Con los hechos más recientes, esta reelección indefinida para Bukele elimina el principio de alternancia, se desmantelan los balances y contrapesos y se normaliza la monopolización de la autoridad en un solo hombre.
Con todas las instituciones a su servicio, no habrá más ley que la del “dictador cool”.
Un presidente que tiene el poder absoluto de ordenar a cada órgano del poder de acuerdo a sus deseos y caprichos, es una bomba de tiempo para un país.
¿Hacia dónde puede conducir este modelo? Las señales son alarmantes. Con El Salvador convertido en un laboratorio de “autoritarismo digital”, Bukele parece seguir un manual sin regreso. Nadie lo contradice, su creciente poder disuade a la disidencia y no encuentra voz alguna que lo enfrente.
Lo más lamentable es que la administración Trump ha respaldado explícitamente la reforma constitucional, rechazando comparaciones con regímenes dictatoriales, considerando que este cambio fue producto de una Asamblea democrática elegida por el pueblo. Esa postura contrasta con la cautela -o incluso oposición abierta- de otros actores globales y organismos de derechos humanos.
Incluso ya sabemos el insólito negocio entre la administración de Washington que deportó a venezolanos a un país que no es el suyo, sin debido proceso y sometiéndolos a torturas físicas y psicológicas.
Tras este insólito movimiento se dice que hubo un pago de 6 millones de dólares, hecho que el Congreso de Estados Unidos ha exigido investigar.
La reelección indefinida de Bukele está muy lejos de ser una victoria ciudadana, ya que consiste más bien la consumación de un proyecto político personalista que se valió de la legitimidad popular como un escalón y luego desechándola, utilizando trucos de costuras muy gruesas para la perpetuación del poder.

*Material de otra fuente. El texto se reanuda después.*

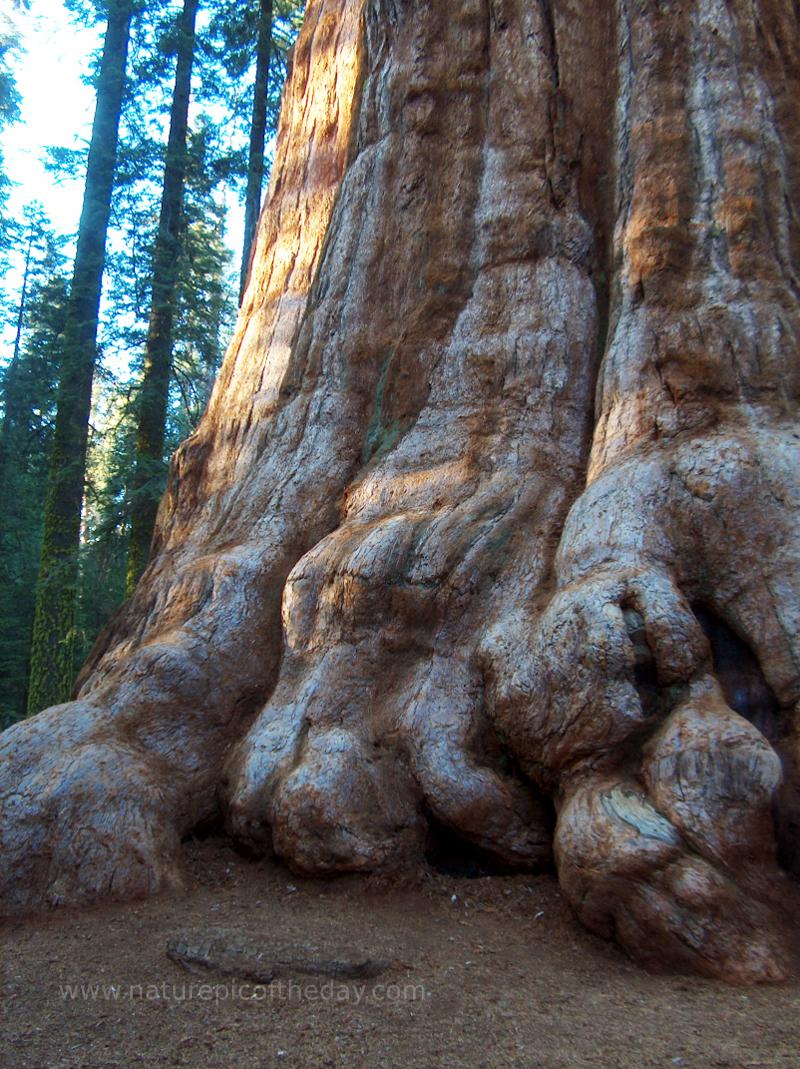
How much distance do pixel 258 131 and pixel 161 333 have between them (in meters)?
4.83

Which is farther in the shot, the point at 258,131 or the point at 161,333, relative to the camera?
the point at 258,131

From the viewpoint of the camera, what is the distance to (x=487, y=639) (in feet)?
16.1

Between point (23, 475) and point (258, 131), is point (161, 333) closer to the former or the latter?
point (258, 131)

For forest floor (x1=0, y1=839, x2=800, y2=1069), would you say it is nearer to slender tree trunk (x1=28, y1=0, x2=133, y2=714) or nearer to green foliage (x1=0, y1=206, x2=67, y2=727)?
slender tree trunk (x1=28, y1=0, x2=133, y2=714)

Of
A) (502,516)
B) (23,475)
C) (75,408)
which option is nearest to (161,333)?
(75,408)

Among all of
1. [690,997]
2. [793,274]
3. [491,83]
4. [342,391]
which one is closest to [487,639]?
[690,997]

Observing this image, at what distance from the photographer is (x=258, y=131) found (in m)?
16.0

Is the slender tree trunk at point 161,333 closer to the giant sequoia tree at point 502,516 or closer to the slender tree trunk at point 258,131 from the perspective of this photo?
the slender tree trunk at point 258,131

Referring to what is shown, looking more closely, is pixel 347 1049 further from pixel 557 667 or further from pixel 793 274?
pixel 793 274

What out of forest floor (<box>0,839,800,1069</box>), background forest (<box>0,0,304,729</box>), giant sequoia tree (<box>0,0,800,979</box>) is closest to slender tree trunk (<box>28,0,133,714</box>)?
background forest (<box>0,0,304,729</box>)

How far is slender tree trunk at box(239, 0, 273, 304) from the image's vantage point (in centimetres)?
1536

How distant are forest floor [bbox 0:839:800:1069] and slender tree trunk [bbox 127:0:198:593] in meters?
7.55

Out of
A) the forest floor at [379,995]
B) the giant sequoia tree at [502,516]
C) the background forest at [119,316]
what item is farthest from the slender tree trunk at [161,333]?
the forest floor at [379,995]

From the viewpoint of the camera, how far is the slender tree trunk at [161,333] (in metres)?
12.0
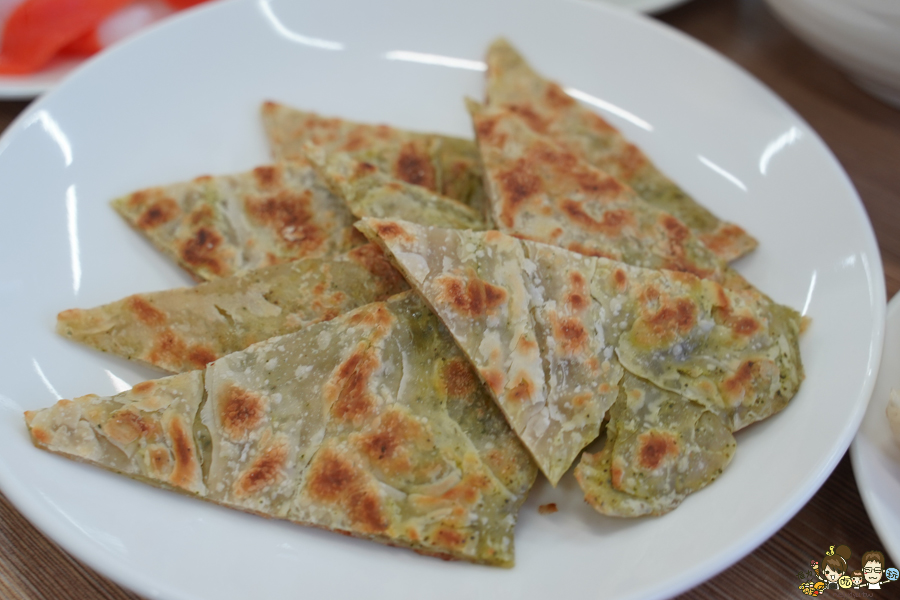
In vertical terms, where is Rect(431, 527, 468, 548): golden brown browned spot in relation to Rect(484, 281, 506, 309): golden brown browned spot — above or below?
below

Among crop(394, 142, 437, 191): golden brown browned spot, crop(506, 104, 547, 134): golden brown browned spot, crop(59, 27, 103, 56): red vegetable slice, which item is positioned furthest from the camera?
crop(59, 27, 103, 56): red vegetable slice

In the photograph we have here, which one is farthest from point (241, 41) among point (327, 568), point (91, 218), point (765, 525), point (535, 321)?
point (765, 525)

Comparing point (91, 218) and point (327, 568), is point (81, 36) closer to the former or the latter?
point (91, 218)

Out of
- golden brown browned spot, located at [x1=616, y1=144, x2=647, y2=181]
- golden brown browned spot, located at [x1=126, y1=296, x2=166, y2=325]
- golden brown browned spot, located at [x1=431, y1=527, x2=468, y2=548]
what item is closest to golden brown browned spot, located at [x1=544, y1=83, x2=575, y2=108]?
golden brown browned spot, located at [x1=616, y1=144, x2=647, y2=181]

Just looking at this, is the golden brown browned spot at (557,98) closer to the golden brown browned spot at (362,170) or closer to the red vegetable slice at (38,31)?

El argumento de proteger al pueblo y modernizar el sistema electoral resulta risible frente a un proceso que, en realidad, disuelve la Constitución y vacía de significado los límites que se deben colocar unos poderes frente a otros.
Si la alternancia, los contrapesos institucionales y los derechos ciudadanos son sacrificados en nombre de una eficacia aparente, la democracia ya no será más que un recuerdo.

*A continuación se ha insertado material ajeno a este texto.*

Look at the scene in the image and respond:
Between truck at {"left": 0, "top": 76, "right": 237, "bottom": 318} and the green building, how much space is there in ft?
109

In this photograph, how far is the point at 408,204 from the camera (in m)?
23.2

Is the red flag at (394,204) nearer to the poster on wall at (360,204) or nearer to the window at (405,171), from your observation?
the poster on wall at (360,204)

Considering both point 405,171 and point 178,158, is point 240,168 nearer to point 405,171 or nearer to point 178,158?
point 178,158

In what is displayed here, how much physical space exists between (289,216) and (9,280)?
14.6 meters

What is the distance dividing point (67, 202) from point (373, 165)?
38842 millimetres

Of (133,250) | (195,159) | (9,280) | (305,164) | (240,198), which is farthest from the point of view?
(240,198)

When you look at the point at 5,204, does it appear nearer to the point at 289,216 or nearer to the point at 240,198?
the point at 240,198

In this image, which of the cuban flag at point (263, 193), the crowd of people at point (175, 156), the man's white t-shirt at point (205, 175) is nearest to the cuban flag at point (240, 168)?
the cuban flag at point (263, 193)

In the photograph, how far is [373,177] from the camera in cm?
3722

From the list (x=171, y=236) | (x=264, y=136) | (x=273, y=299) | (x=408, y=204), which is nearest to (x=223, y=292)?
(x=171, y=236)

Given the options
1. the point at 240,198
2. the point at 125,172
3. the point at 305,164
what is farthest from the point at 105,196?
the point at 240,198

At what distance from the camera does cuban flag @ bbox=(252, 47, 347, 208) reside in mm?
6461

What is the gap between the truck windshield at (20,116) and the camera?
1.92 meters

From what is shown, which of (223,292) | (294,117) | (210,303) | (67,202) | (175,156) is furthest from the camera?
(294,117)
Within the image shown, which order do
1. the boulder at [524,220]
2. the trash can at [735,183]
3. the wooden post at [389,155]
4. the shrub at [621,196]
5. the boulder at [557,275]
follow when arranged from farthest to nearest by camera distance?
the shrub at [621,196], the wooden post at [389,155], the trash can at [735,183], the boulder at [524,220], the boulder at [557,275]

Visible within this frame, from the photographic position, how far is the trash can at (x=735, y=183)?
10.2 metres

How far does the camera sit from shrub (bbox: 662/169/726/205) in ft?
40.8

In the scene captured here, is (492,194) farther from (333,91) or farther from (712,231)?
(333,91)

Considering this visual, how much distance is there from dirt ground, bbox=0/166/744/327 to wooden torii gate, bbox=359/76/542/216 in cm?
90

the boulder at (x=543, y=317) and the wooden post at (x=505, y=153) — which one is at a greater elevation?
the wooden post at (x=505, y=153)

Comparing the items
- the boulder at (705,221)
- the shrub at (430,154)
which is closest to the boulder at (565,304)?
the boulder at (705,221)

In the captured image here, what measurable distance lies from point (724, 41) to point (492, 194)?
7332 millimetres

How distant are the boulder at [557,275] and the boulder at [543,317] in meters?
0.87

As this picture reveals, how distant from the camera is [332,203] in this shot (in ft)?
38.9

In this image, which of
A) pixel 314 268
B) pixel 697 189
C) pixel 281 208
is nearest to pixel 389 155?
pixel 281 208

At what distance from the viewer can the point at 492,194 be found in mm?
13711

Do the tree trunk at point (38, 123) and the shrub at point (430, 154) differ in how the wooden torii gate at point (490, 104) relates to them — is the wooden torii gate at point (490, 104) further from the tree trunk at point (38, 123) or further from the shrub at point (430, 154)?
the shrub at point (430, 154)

Así sucedió en el Perú de Fujimori. Un presidente alabado por sus primeras acciones en el cargo, se mareó de poder y sobrepasó los límites, escudado en la popularidad que le dieron sus aciertos y que finalmente perdió. Hoy Bukele recorre ese sendero.
Más temprano que tarde sabrá que, quien transgrede el mandato electoral con su nombre como bandera, tarde o temprano, está condenado a perder más que el poder pase a ser el sepulturero de su propio país.